Passage shown:
- Education: Royal Academy of Dramatic Art
- Occupation: Actor
- Years active: 2016-present
- Television: Down Cemetery Road

= Fehinti Balogun =

British Nigerian actor

Fehinti Balogun is a British Nigerian stage, television and film actor, and climate activist.

==Career==
Balogun is British Nigerian. He graduated from The Royal Academy of Dramatic Art (RADA) in 2016. In 2017, his first theatre role was in a Royal Shakespeare Company production. After graduating he appeared in an Old Vic production of King Lear.

Balogun's stage roles also included playing Bryan alongside Gemma Arterton in the play Walden at the Harold Pinter Theatre in 2021. Later that year, he performed a climate change themed show Can I Live? of which he was the writer and central performer, produced by Complicité in association with the Barbican and supported by Oxford Playhouse, and which combined a mix of hip-hop and spoken word as well as dance and was directed by Daniel Bailey and co-directed by Simon McBurney with musical director Khalil Madovi.

Balogun portrayed the character Damon in Michaela Coel television drama series I May Destroy You. He also had roles in ITVX series Viewpoint and Denis Villeneuve film Dune (2021). He portrayed Bjorn in Joe Barton series The Bastard Son & The Devil Himself on Netflix.

In 2024, he could be seen in Paramount+ adaptation of A Gentleman in Moscow as Mishka, alongside Ewan McGregor. In 2025, Balogun could be seen portraying Amos in Apple TV+ adaptation of the Mick Herron novel Down Cemetery Road alongside Emma Thompson and Ruth Wilson. He received critical praise for his role, with Morgan Cormack in the Radio Times asking could "Amos be the perfect TV villain? He's unintentionally very funny, no-nonsense, slick and just damn good at being a bad guy. Sure, he kills people with absolutely no remorse and fits all the markers of a psychopath, but he's the kind of antagonist that you can't help but enjoy watching". For the role he was nominated in the supporting actor category at the British Academy Television Awards.

Actions to take:
A) List every character name that the Fehinti Balogun biography says he played.
B) Transcribe the part of the Fehinti Balogun biography that starts at "Balogun's stage roles" and ends at "Himself on Netflix.".

Given data:
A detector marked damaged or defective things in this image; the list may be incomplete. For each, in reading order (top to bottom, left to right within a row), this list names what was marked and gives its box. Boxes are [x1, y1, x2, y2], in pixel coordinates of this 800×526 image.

Solutions to the exercise:
A) Bryan, Damon, Bjorn, Mishka, Amos

B)
Balogun's stage roles also included playing Bryan alongside Gemma Arterton in the play Walden at the Harold Pinter Theatre in 2021. Later that year, he performed a climate change themed show Can I Live? of which he was the writer and central performer, produced by Complicité in association with the Barbican and supported by Oxford Playhouse, and which combined a mix of hip-hop and spoken word as well as dance and was directed by Daniel Bailey and co-directed by Simon McBurney with musical director Khalil Madovi.

Balogun portrayed the character Damon in Michaela Coel television drama series I May Destroy You. He also had roles in ITVX series Viewpoint and Denis Villeneuve film Dune (2021). He portrayed Bjorn in Joe Barton series The Bastard Son & The Devil Himself on Netflix.